Michael Saylor schießt in einer Reihe von X-Posts erneut gegen BIP-110. Der seit Ende 2025 kontrovers diskutierte Bitcoin-Vorschlag will Ordinals und andere nicht-monetäre Dateneinträge auf der Blockchain vorübergehend einschränken. “Die Basisebene von Bitcoin sollte einfach, neutral, knapp und sicher bleiben. Innovationen sollten an den Rändern stattfinden, wo die Nutzung freiwillig ist und Misserfolge lokal begrenzt bleiben”, schreibt der Strategy-Gründer. Änderungen am Bitcoin-Protokoll müssten “selten, zurückhaltend und von der Notwendigkeit geleitet sein, nicht von Ehrgeiz”.

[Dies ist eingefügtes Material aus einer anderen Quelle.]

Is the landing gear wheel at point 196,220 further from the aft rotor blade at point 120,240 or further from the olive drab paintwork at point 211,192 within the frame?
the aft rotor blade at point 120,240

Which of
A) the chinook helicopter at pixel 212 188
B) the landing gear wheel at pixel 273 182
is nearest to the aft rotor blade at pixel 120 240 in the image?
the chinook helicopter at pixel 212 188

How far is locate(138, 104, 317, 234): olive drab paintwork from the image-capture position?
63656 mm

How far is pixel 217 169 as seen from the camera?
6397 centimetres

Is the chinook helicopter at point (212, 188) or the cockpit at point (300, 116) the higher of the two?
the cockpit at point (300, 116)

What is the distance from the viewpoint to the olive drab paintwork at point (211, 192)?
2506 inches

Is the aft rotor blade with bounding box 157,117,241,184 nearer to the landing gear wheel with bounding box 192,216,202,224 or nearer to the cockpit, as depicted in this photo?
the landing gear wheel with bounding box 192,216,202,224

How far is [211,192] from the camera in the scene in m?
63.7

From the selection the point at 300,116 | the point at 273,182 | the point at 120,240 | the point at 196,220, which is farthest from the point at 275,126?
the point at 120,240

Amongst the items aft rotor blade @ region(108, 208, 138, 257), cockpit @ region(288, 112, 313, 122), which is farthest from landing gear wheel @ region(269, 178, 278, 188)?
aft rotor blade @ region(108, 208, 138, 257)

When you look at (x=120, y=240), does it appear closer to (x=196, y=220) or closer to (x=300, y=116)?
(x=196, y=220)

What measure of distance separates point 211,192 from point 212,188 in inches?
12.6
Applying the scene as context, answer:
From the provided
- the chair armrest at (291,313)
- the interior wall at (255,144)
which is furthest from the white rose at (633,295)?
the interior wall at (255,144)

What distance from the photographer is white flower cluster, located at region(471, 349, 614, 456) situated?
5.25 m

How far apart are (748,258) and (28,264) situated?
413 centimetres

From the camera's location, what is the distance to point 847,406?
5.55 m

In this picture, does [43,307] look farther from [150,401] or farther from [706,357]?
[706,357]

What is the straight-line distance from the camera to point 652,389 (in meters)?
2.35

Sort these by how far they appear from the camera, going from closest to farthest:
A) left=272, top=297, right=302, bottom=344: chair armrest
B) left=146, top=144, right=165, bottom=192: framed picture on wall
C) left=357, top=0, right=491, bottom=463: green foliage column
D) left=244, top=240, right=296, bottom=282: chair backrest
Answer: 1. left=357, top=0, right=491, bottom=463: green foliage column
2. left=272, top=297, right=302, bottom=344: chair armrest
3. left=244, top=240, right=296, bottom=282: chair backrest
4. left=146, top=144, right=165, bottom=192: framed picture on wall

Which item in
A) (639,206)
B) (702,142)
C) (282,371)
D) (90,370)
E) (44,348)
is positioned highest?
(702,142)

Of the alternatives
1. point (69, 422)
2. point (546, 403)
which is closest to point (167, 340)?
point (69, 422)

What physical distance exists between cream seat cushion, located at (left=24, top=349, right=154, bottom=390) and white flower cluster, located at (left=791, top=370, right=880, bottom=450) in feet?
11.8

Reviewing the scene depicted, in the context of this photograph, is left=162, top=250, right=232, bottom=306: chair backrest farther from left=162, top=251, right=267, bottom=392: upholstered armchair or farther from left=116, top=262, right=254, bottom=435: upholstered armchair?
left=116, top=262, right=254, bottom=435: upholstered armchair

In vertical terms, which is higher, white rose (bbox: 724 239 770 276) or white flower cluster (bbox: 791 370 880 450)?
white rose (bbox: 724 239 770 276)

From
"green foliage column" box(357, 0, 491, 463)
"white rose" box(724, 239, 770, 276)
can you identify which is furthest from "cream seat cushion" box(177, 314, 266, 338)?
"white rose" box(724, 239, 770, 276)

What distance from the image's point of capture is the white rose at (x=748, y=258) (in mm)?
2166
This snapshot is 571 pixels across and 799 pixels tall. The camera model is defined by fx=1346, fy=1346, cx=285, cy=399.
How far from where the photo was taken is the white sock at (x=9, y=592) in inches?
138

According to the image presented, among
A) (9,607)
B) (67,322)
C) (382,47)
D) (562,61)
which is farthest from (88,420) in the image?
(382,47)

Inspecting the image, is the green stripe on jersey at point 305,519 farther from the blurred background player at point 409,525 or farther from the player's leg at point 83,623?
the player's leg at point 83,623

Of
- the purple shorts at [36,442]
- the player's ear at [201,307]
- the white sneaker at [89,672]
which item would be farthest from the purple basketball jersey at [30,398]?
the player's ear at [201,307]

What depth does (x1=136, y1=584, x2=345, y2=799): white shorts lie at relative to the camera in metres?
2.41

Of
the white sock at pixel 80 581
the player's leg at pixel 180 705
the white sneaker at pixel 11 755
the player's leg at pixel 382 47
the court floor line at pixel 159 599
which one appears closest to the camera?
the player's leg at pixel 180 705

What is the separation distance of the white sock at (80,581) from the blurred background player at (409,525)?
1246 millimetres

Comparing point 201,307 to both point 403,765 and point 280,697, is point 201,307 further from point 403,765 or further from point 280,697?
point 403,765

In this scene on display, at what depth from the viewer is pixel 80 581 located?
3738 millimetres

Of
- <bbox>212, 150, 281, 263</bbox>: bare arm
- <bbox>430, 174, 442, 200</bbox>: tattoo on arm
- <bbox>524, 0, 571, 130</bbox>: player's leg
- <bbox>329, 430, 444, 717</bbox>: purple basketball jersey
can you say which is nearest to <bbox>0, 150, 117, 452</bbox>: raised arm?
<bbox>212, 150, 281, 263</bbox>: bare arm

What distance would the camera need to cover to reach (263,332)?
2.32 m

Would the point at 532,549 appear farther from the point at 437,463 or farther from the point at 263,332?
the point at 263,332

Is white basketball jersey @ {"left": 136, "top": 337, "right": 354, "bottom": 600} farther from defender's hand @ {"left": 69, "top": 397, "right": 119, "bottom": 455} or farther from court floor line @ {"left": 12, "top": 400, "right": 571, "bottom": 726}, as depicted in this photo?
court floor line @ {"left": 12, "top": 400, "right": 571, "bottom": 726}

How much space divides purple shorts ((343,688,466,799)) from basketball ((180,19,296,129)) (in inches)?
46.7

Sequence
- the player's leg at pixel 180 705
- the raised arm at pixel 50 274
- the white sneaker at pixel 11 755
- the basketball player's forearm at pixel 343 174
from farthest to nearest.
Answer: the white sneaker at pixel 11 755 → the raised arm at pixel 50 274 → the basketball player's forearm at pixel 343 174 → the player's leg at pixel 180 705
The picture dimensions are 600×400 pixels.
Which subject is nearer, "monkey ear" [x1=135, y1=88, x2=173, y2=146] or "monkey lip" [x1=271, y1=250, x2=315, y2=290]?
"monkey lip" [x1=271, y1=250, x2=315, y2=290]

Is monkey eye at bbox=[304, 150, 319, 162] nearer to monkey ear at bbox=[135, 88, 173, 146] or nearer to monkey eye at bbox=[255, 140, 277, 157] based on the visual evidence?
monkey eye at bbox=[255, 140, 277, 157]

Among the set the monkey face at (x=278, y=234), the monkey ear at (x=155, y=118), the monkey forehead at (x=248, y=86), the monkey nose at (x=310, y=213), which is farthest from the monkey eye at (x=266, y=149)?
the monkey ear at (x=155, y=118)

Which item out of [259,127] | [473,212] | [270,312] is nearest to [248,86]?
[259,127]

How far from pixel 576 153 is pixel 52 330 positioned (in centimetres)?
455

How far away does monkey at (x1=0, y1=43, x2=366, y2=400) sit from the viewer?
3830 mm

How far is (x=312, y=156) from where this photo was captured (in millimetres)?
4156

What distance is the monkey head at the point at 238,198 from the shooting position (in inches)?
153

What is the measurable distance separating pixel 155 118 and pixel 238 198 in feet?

Bitcoin habe bereits gewonnen, doch nun müsse die Community eine Zerreißprobe bestehen. Laut Saylor geht größte Bedrohung nicht etwa von einem externen Gegner aus, sondern von “der Korruption im Inneren: von Fraktionen, die Vorwände erfinden, die Regeln umschreiben und wirtschaftliche Rechte an sich reißen”. Im schlimmsten Fall könne der Kampf um die Bitcoin-Protokollregeln zum Dauerzustand werden, wodurch Kapital abfließen würde und Innovation zum Erliegen käme.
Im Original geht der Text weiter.